→ **Your objective**:
Please carry on the private ruling on the small business CGT active asset test from its last line onward.

→ **Page text**:

Subject: Small business CGT concessions - active asset test

Question

Will paragraph 152-40(4)(e) of the Income Tax Assessment Act 1997 (ITAA 1997) prevent your mixed use asset from satisfying the definition of active asset under section 152-40 of the ITAA 1997?

Answer:

No.

This ruling applies for the following periods:

1 July 2010 to 30 June 2011.

The scheme commences on:

1 July 2010.

Relevant facts and circumstances

Your company operated a business from a retail premises. Your company commenced this business and leased the premises from a third party.

You were approached by the owner of the premises who stated that a competing business was looking to purchase the premises but that it would be his preference to sell the property to you.

The purchase price was in excess of what was ordinarily affordable to you and vendor finance was required to help fund the purchase.

The total land area of the property is quite large with retail shops, car parking spaces, and residential areas.

The company, owned 100% by you, operated a business from one of the retail shops.

The company ceased to operate its business from this premises some years later.

The income earned over the period of the business's operation was in excess of the rental income earned for the same period.

Since ceasing the business you have actively sought to dispose of the property. At the date of seeking the private ruling the property had not been sold.

Relevant legislative provisions

Income Tax Assessment Act 1997 Division 152.

Income Tax Assessment Act 1997 Subsection 152-10(1).

Income Tax Assessment Act 1997 Paragraph 152-30(2)(b).

Income Tax Assessment Act 1997 Section 152-35.

Income Tax Assessment Act 1997 Subsection 152-35(1).

Income Tax Assessment Act 1997 Subsection 152-35(2).

Income Tax Assessment Act 1997 Section 152-40.

Income Tax Assessment Act 1997 Subsection 152-40(1).

Income Tax Assessment Act 1997 Subsection 152-40(1)(a).

Income Tax Assessment Act 1997 Subsection 152-40(4).

→ **Information provided**:
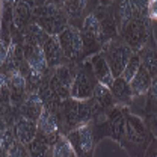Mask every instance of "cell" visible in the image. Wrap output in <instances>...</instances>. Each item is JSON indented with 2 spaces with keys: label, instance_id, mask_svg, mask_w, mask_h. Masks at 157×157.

→ **Result of the exercise**:
Income Tax Assessment Act 1997 Paragraph 152-40(4)(e).

Income Tax Assessment Act 1997 Subsection 328-125(1).

Does Part IVA apply to this ruling?

Part IVA of the Income Tax Assessment Act 1936 is a general anti-avoidance rule that can apply in certain circumstances if you or another taxpayer obtains a tax benefit in connection with an arrangement and it can be concluded that the arrangement, or any part of it, was entered into or carried out by any person for the dominant purpose of enabling a tax benefit to be obtained. If Part IVA applies the tax benefit can be cancelled, for example, by disallowing a deduction that was otherwise allowable.

We have not fully considered the application of Part IVA to the arrangement you asked us to rule on, or to an associated or wider arrangement of which that arrangement is part.

If you want us to rule on whether Part IVA applies we will first need to obtain and consider all the facts about the arrangement which are relevant to determining whether Part IVA may apply.

For more information on Part IVA, go to our website and enter 'part iva general' in the search box on the top right of the page, then select: Part IVA: the general anti-avoidance rule for income tax.

Reasons for decision

While these reasons are not part of the private ruling, we provide them to help you to understand how we reached our decision.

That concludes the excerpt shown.